Tarefas propostas >>
1 – Redigite o trecho do texto sobre Dalcroze entre "O intuito da" e "termos de movimento.", inclusive.
2 – Responda com base no texto sobre Dalcroze:
(a) Que educadores musicais contemporâneos de Dalcroze são citados?
(b) Qual é o nome da técnica desenvolvida por Dalcroze?
(c) A partir de que fato o conhecimento sobre Dalcroze vem mudando nos últimos anos?
3 – Segundo o texto sobre Dalcroze, por que a teoria de Dalcroze foi escolhida como foco?

O intuito da pesquisadora não foi fazer comparações entre as pessoas observadas, nem
levar os resultados obtidos a uma discussão que colocasse todos os educadores musicais num
mesmo patamar. Pretendeu-se considerar cada caso isoladamente e tratá-lo a partir de suas
peculiaridades, procurando entender o papel do movimento nas aulas das educadoras e o que
elas consideravam importante em termos de movimento.
Dalcroze representou um ponto de referência, uma teoria escolhida como foco, pelo
fato de sua proposta enfatizar o uso do corpo no processo de aprendizagem da música,
afastando-se do modelo centrado na repetição mecânica, tão presente no ensino da música
ainda hoje. A concepção de Dalcroze, assim como a de outros educadores musicais seus
contemporâneos (Orff, Kodály, Willems, entre outros), afasta-se desse modelo e centra-se na
escuta, no movimento e no aumento da sensibilidade como chaves de acesso ao fazer musical
e à compreensão do fenômeno da música. Destaque-se, no conjunto de educadores musicais, o
papel de Dalcroze, por seu pioneirismo, tendo sido ele um dos primeiros a “revirar” a
pedagogia da música, com a ênfase no movimento ligado ao som e à música, tendo
influenciado fortemente muitos que vieram posteriormente. Além disso, acredita-se que a
técnica desenvolvida por ele, a Rítmica, possa ser utilizada amplamente, sem o emprego
essencial de instrumentos musicais, possibilitando maior inclusão no ensino de música no
Brasil, em que tantos anos de ausência da música dos currículos escolares oficiais fizeram
com que os materiais anteriormente utilizados nas escolas – livros, métodos, instrumentos,
salas apropriadas ao ensaio de canto coral e outros – fossem abandonados.
Por outro lado, em que pese a influência de Dalcroze sobre muitos educadores
musicais de sua época e de épocas posteriores, pode-se afirmar que atualmente já não é mais
tão conhecido, situação que vem mudando nos últimos anos, a partir do início da vinda
regular de Iramar Rodrigues ao Brasil. Esse fato torna importante a retomada desse
conhecimento no país, ainda mais que, como se acredita ter demonstrado, a concepção de
110
Dalcroze acerca do ensino de música, apesar de ter sido formulada no final do século XIX e
publicada no início do século XX, ainda mostra sua influência sobre muitos educadores
musicais. O pensamento de Dalcroze representa, mesmo passados tantos anos, aspectos atuais
e pertinentes à situação que se enfrenta na atualidade em relação ao ensino da música.
Durante as observações, cresceu um desejo de se aprofundar no aspecto da formação
do professor. Seria esta formação que levaria às influências recebidas, à maneira de ensinar,
às concepções adquiridas de ensino, às técnicas utilizadas, ao pensamento acerca da
educação? Como se forma um educador musical? Mais além desta questão, como pensamos a
música e o papel do corpo e de sua importância em nossas vidas?

Trechos de dados >>

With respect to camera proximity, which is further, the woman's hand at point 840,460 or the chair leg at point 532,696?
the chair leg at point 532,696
* * *
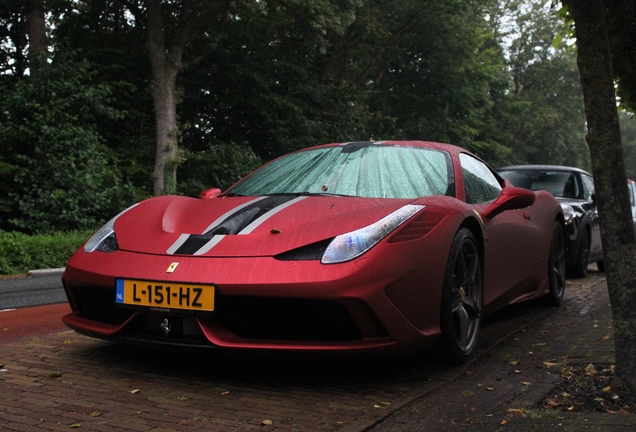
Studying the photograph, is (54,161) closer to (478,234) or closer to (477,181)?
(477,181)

Respostas finais >>
1 –
O intuito da pesquisadora não foi fazer comparações entre as pessoas observadas, nem
levar os resultados obtidos a uma discussão que colocasse todos os educadores musicais num
mesmo patamar. Pretendeu-se considerar cada caso isoladamente e tratá-lo a partir de suas
peculiaridades, procurando entender o papel do movimento nas aulas das educadoras e o que
elas consideravam importante em termos de movimento.

2 –
(a) Orff, Kodály e Willems, entre outros.
(b) A Rítmica.
(c) A partir do início da vinda regular de Iramar Rodrigues ao Brasil.

3 – Ela foi escolhida porque a proposta de Dalcroze enfatiza o uso do corpo no processo de aprendizagem da música. Com isso, afasta-se do modelo centrado na repetição mecânica, ainda muito presente no ensino da música.